Question proposed, That the clause stand part of the Bill.
Mr. Bob Ainsworth: The clause contains provisions that are intended to ensure that property does not remain subject to an interim receiving order unnecessarily. Clause 254, which we have already discussed, provides that the court has the power to vary or set aside an interim receiving order at any time. Clause 257 makes further specific provision for the court to vary an order so that certain properties are excluded from the proceedings altogether. It covers two situations: those in which the court decides before the final trial of the action that the property to which the order applies is neither recoverable property nor associated property, and those in which the court thinks that alleged associated property could be excluded from the terms of the interim receiving order without prejudicing the director's right to recover property. The clause therefore provides useful safeguards.

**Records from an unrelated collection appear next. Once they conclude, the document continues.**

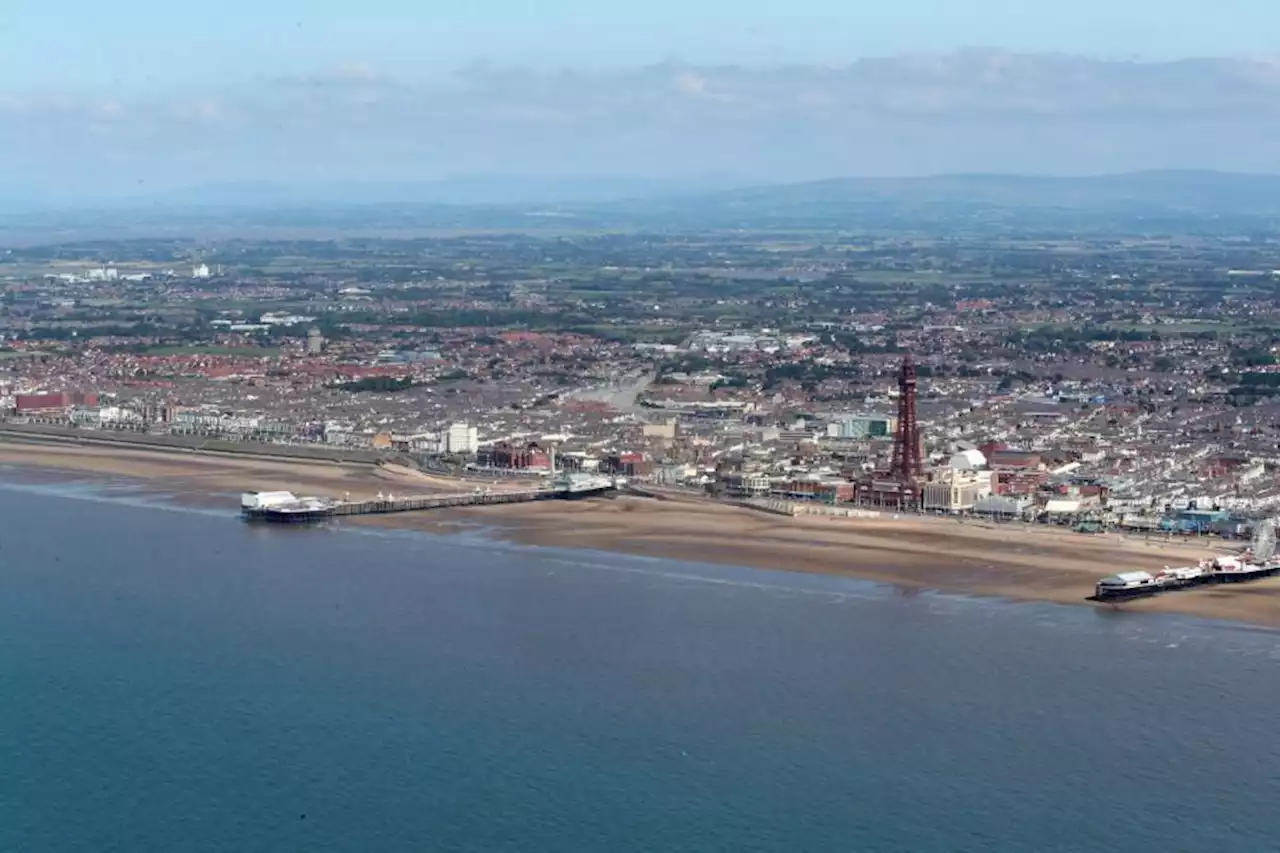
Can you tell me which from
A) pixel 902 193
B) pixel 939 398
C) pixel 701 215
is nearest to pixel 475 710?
pixel 939 398

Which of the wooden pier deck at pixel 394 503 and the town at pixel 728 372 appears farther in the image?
the town at pixel 728 372

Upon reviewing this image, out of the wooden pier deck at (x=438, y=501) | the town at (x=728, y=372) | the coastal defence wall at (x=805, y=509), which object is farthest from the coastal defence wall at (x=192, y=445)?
the coastal defence wall at (x=805, y=509)

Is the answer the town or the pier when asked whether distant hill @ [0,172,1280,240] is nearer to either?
the town

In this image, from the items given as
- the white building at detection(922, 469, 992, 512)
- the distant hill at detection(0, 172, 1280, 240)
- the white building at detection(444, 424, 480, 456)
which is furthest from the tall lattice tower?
the distant hill at detection(0, 172, 1280, 240)

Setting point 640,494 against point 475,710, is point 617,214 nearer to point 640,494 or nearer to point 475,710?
point 640,494

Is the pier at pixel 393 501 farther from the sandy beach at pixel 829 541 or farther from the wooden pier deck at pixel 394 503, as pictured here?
the sandy beach at pixel 829 541

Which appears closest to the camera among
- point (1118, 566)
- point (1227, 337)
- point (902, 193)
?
point (1118, 566)
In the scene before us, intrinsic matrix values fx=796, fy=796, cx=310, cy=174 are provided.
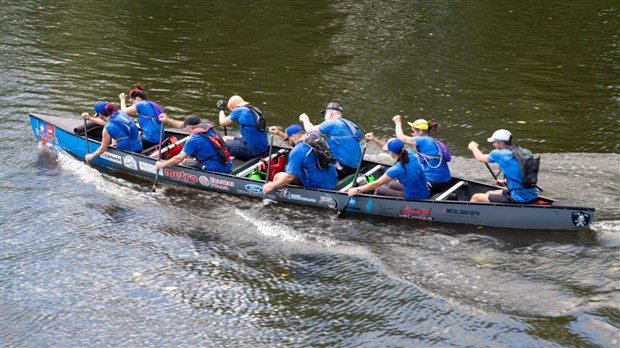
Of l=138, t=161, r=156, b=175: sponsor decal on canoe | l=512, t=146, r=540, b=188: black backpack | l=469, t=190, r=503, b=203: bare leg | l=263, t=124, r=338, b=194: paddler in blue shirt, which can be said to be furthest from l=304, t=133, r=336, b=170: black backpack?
l=138, t=161, r=156, b=175: sponsor decal on canoe

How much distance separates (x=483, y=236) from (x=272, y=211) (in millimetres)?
4190

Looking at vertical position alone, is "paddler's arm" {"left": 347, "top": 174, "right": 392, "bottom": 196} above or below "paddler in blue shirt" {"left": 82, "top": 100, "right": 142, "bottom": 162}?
below

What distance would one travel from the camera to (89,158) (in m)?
17.8

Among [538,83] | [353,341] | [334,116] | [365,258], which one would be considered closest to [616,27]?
[538,83]

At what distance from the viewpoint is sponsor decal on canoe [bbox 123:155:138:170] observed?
17562 mm

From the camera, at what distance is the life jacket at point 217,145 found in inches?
640

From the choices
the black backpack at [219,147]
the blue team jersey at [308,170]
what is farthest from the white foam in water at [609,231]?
the black backpack at [219,147]

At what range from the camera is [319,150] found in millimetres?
15188

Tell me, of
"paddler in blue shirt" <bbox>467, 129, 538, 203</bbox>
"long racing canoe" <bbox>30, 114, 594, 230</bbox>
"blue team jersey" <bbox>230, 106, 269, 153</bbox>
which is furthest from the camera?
"blue team jersey" <bbox>230, 106, 269, 153</bbox>

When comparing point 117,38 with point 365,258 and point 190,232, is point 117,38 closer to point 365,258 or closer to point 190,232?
point 190,232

Clearly, property that is neither recoverable nor associated property should not remain the subject of an interim receiving order once it has been established that that is the case. The court may decide that following an application by an interested person, or in response to a report from the interim receiver made under clause 258. If it so decides, it will be required to exclude the relevant property from the terms of the interim receiving order, which could apply to all of the property subject to the order or just some of it. Property that is alleged to be associated property may be in the hands of persons who are willing to co-operate with the proceedings, and who have no interest in frustrating the future making of a recovery order. When that is the case, there may be no need to apply an interim receiving order to such property. The court may therefore exclude from the terms of the interim receiving order alleged associated property, if it thinks that the property may be excluded without prejudice to possible further rights of the director to recover recoverable property. If the court decides to vary the order so as to exclude associated property, it may apply terms and conditions that it believes necessary or expedient, which may remain in force while the order has effect. The clause ensures that interim receiving orders will be reviewed as necessary and that property found not to be recoverable or associated is removed from the ambit of an order. It will allow the removal of alleged associated property from the terms of the order without prejudicing the director's right of recovery.